Re: FW: OL needs the start attribute

On 2002-10-17, Bertilo Wennergren uttered to 'www-html@w3.org':

>If the details of the numbering are essential, and the document would
>suffer if those details are not presented exactly as whished, then they
>are part of the content, and should be specified directly in the
>content.

If the details of the numbering are essential, then what we're talking
about isn't an HTML ordered list, but a DL or a TABLE, both of which have
the capability of actually associating fixed labels with the list entries.

At the same time we all know that using DL's and TABLE's isn't really
good, either. There is a simple reason for this. Namely, the idea of a
numbered list has been presentational from the very beginning.

Numbered list items on paper serve a double role. First, they distinguish
an ordered (numbered) list from an unordered (bulleted) one. Second, the
numbers work as a way to refer to the items, individually. Where we talk
about an unordered list it's usually sufficient to refer to "one of the
items, above". Where an ordered list is involved, we need to distinguish
the items based on their position in the order. Hence, we utilize the
numbering: "item 2 in the above list". At the same time the numbers
indicate that the "block progression direction" of the content coincides
with the order relation of the data being represented by the list.

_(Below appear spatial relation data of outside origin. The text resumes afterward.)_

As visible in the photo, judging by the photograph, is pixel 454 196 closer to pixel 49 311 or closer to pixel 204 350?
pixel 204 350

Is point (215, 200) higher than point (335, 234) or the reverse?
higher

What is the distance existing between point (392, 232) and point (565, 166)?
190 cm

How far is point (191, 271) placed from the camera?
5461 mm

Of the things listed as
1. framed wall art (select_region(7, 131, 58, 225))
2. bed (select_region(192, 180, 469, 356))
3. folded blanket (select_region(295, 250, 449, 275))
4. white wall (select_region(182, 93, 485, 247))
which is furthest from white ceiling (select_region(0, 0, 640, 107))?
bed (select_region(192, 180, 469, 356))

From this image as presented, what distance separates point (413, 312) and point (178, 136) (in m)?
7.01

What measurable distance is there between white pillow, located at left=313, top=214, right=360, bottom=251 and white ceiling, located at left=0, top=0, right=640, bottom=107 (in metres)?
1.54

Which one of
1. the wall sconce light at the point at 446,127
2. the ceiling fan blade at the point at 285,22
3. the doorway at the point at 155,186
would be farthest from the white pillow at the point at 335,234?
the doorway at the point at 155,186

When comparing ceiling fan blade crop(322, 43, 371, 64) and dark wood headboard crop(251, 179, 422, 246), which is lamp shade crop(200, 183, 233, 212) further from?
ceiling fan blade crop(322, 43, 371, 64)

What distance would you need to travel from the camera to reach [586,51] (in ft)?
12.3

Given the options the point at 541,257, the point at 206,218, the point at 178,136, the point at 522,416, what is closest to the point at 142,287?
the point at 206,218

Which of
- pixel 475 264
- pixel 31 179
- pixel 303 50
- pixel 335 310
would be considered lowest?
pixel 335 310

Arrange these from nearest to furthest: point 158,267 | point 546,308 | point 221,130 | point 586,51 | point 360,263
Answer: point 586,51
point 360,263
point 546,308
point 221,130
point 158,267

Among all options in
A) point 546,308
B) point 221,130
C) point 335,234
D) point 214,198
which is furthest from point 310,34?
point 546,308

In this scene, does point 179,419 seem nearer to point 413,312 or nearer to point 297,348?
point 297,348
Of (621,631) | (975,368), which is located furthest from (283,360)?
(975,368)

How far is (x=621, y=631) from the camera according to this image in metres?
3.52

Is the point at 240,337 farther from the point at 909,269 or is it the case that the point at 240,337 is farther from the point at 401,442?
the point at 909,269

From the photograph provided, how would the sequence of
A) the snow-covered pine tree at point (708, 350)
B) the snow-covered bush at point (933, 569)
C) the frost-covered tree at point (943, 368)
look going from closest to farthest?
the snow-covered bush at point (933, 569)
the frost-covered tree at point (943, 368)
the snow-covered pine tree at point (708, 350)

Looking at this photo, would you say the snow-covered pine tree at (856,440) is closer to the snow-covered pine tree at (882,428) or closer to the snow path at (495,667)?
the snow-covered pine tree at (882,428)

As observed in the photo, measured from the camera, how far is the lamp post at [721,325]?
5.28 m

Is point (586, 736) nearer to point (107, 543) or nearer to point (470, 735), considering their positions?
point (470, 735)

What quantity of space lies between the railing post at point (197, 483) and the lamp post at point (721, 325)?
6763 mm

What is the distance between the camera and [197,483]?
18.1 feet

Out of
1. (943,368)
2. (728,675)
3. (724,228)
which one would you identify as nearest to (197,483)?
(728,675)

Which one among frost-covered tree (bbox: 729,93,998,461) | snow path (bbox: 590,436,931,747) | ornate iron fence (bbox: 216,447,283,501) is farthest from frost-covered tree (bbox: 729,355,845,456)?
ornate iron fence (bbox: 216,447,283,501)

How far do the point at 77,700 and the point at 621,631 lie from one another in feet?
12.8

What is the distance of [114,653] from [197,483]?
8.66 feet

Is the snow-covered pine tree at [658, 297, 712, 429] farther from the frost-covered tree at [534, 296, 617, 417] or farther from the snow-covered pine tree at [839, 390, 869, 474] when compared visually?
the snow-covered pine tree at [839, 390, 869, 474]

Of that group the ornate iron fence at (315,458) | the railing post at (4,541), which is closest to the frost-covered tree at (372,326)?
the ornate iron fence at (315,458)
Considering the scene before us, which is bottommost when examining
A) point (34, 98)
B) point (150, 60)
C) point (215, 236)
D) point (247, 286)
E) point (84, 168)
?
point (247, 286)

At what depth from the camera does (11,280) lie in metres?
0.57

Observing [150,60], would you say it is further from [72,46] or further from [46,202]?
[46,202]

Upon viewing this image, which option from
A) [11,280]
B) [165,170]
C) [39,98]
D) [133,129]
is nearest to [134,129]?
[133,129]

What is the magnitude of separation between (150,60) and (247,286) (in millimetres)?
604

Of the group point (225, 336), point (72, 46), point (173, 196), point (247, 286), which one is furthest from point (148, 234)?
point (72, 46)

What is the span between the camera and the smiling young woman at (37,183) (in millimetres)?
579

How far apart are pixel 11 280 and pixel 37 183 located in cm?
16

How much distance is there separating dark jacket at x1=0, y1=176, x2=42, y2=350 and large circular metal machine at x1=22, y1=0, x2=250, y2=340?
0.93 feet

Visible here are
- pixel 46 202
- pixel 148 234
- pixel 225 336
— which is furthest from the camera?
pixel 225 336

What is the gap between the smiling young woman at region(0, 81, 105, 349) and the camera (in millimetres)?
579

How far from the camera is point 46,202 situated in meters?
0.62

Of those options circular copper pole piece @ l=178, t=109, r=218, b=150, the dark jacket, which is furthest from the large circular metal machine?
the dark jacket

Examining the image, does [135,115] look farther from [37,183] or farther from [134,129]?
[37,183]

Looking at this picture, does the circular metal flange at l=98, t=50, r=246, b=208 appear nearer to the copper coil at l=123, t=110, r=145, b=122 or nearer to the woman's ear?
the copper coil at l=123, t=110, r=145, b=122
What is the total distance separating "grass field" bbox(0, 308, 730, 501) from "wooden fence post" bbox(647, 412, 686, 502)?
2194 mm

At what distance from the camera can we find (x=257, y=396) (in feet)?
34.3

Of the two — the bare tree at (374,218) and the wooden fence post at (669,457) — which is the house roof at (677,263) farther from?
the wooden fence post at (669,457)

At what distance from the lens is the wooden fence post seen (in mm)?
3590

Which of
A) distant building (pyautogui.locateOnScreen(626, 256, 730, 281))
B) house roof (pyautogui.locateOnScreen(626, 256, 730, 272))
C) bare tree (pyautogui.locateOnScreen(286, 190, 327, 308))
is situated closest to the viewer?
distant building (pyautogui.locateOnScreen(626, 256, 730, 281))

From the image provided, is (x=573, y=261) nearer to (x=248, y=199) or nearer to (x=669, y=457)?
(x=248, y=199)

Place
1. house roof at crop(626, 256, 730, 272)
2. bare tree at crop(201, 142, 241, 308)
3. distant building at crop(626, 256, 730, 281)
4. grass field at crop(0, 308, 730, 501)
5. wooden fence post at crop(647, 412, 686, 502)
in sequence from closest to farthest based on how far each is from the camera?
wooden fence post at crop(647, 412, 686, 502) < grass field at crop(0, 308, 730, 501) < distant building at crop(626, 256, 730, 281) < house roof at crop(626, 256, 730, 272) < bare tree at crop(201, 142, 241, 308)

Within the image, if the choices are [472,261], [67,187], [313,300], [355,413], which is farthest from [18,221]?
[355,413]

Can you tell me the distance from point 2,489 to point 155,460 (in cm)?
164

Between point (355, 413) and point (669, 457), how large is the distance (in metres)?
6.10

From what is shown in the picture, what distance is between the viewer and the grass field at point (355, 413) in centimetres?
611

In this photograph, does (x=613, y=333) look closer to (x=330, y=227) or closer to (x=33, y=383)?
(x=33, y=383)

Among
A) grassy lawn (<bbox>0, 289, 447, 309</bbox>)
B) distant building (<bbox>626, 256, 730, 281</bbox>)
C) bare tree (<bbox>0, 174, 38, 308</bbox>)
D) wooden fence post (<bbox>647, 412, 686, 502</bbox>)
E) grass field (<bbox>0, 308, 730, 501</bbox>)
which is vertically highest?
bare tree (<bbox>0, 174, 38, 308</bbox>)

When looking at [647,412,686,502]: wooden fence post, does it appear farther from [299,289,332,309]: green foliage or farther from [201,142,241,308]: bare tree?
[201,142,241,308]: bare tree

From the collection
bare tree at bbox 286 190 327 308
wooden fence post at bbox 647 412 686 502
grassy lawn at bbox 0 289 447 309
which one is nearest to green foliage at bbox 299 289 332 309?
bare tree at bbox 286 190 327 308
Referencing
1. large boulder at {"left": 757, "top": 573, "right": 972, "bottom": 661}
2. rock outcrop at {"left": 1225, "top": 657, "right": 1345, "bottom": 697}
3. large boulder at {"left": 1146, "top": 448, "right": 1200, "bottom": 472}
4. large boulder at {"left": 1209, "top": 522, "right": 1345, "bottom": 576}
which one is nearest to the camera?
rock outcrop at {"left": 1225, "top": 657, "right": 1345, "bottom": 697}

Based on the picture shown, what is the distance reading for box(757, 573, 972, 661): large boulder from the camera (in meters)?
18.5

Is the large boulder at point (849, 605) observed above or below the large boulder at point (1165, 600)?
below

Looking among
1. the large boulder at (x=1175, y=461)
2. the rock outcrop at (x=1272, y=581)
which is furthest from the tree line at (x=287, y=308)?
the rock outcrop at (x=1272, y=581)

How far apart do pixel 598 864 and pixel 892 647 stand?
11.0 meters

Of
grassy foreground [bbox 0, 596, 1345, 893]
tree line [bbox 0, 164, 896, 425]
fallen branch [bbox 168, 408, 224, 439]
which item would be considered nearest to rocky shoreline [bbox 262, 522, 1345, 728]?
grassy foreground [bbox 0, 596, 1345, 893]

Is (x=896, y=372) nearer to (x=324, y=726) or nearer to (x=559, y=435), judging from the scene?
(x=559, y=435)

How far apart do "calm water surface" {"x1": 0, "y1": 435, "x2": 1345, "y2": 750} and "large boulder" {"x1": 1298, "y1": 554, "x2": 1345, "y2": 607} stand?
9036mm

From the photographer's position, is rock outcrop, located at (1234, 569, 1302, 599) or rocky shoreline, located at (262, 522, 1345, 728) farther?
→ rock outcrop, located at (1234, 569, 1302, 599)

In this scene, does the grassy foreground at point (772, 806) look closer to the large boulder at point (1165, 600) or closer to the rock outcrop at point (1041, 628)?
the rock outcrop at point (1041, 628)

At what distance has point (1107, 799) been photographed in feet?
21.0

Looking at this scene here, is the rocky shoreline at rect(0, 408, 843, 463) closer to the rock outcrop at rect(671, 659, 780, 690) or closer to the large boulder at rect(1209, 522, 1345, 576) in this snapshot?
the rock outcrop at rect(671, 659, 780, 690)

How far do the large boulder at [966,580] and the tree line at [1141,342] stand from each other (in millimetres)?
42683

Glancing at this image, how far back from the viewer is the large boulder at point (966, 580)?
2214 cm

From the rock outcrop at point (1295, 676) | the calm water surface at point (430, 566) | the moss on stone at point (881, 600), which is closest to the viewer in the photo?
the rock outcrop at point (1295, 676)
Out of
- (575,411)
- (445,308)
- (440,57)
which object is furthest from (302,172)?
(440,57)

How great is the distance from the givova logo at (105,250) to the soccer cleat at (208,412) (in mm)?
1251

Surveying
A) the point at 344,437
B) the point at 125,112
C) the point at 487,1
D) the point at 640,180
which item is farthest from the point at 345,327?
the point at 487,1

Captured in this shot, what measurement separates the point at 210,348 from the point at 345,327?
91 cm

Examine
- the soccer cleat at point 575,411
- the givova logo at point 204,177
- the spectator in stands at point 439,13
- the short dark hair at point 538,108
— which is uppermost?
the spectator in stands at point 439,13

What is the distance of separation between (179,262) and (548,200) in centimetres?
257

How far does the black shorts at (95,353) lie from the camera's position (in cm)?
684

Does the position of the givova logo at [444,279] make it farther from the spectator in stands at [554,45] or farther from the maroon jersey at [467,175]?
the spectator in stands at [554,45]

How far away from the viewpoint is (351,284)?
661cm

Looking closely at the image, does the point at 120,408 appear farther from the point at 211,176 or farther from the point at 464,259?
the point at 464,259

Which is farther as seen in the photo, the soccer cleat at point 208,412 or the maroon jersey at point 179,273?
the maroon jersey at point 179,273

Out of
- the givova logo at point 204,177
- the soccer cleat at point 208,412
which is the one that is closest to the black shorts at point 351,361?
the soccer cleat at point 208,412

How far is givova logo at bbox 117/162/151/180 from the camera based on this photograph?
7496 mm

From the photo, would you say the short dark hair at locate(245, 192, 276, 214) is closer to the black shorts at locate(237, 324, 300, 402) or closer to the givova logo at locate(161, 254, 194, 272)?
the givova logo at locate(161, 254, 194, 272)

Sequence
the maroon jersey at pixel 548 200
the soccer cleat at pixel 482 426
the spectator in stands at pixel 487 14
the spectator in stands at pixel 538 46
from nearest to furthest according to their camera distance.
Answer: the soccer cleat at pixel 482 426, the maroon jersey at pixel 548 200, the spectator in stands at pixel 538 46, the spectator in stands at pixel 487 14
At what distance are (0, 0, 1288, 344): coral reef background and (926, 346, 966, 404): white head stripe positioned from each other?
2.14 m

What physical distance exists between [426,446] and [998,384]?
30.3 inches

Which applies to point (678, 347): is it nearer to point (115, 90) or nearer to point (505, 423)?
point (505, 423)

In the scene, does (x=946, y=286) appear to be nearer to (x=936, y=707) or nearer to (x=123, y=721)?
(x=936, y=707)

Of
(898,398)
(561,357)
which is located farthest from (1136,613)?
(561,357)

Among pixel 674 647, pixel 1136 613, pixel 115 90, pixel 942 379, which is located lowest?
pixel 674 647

In hypertext there's no need for such constructs. If references need to be
made, they can be made with links. If order needs to be discerned, that
can be accomplished through any of a *huge* number of ways. What remains
of the semantics of numbered lists is plain order. Not the reference to
numbers (i.e. item labelling), but the plain order. That's what HTML
encodes, because more is not needed in the context of hypertext. Getting a
list to look like the way it has to be printed on paper is presentation,
and so is strictly secondary to the structural semantics of HTML.

Of course, that's not the whole story. Once there's lots of any particular
representation going around, the representation itself is bound to be
extended. It will be used to stand in for things it originally didn't, and
adapted to needs it originally didn't serve. Thus the way ordered lists
are represented on paper lead people to conceive of lists as arbitrary
labels associated with specific content, instead of visual indications of
order merged with link endpoints.

The "3a" example is about representing revision history, while inversed
numbering is mostly about poetic value. The latter is used when presenting
a list in straight order for some reason doesn't sound as good. (E.g.
countdowns to something, acknowledgeing winners, and the like, or just
artistic effect.) If either of them is coding-worthy, they should acquire
their own, explicit representation in HTML.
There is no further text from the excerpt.